Call it the year of recalibration.

After years of pouring increasingly larger budgets into mass-scale retail media networks (RMNs), many CPG marketers are hitting pause and asking a critical question: Is this still the smartest way to spend?

For a growing number of brands, the answer is “not exclusively.” Which is why we’re seeing a strong move toward budget diversification — and an emerging interest in regional and mid-market retail media channels.

Here’s what’s driving it:

Guide: The evolution of in-store retail media

Explore four key considerations reshaping how CPG marketers approach advertising.

For CPG marketing, betting on one channel is betting against yourself

In a volatile market, putting too much of your spend in one channel is a risky proposition. That’s especially true in retail media, where joint business plans with the biggest players often come with steep commitments and less room for negotiation. If that relationship sours or the ROI shifts, you’re stuck. And in a world where consumer behavior can turn on a dime, that’s not a position many marketers want to be in.

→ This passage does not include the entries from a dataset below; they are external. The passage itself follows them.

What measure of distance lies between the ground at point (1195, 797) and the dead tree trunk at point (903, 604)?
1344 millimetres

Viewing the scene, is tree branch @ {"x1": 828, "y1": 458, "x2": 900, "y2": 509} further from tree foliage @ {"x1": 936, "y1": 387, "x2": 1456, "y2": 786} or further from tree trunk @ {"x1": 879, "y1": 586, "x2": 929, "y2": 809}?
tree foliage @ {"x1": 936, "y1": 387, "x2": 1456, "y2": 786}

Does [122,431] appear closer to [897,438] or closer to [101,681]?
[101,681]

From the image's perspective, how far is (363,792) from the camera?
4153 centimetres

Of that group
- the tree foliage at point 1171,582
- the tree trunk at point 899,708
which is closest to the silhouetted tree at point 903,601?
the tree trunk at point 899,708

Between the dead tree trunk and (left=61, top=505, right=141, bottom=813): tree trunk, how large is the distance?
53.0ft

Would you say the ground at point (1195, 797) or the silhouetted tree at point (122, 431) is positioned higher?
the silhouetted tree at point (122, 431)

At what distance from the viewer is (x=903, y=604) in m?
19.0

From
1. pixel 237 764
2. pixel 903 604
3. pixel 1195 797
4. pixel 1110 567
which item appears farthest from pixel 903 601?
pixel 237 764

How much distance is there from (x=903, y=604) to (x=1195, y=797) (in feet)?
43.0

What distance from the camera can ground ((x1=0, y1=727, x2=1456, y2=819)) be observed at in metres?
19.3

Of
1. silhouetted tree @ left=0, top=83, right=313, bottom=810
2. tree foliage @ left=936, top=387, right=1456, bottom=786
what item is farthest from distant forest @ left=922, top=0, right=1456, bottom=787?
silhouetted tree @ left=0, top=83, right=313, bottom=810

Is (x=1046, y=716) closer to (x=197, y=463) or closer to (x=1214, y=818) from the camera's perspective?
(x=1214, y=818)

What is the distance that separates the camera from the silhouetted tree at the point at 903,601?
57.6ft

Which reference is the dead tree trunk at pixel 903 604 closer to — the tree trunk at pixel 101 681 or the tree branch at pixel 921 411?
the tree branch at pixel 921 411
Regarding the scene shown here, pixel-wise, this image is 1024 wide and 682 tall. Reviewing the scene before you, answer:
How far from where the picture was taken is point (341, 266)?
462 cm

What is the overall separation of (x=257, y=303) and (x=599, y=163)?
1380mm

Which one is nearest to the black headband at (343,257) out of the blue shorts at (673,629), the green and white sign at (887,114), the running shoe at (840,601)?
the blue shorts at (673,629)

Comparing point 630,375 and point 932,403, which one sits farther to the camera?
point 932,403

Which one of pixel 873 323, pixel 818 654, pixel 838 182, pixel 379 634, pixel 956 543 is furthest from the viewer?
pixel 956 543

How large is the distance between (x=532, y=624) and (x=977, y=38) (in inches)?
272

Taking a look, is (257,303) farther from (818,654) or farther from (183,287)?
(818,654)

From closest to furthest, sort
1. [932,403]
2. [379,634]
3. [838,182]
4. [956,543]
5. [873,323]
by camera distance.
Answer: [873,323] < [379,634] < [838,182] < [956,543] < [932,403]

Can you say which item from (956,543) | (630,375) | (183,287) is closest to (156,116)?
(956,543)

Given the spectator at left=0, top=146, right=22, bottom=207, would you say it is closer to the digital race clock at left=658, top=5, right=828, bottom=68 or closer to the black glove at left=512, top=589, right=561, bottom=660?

Diversifying spend gives CPGs more control. It creates space to explore what’s working outside the typical playbook, whether that’s tapping into new shopper behavior, testing emerging platforms or just finding more cost-effective ways to connect at the shelf.

Not all impressions are created equal in CPG brand marketing

One common misconception: Bigger always means better. But in retail media, scale alone doesn’t guarantee impact. Just because a campaign reaches millions doesn’t mean it’s resonating with the right people at the right moment.

That’s where local and regional in-store retail media networks have an edge. They tend to offer more targeted, context-rich engagement — including in-store media placements that show up exactly when shoppers are deciding what to buy. These networks can also be faster to implement, easier to test and measure, and more responsive when CPGs need to pivot.

An in-store retail media network display showcases CPG products at the point of purchase

In-Store Connect by Quad offers CPG brands ad placement right at the point of purchase.

Budgets are under the microscope

Finally, let’s talk money. With many marketing teams under pressure to prove efficiency, there’s a renewed focus on ROI instead of just reach. Mid-market RMNs often represent a better cost-value equation, especially when paired with real-time analytics and testing capabilities that allow for quick optimization.

At Quad, we’ve seen this shift firsthand. CPG marketers using our In-Store Connect platform are investing in localized in-store advertising that’s flexible, measurable and designed to scale. And they’re seeing results — not just in impressions, but in real shopper engagement and sales lift.

The bottom line? Diversification isn’t just a safety play. It’s a strategic way forward — one that gives CPG brands more room to experiment, adjust and grow.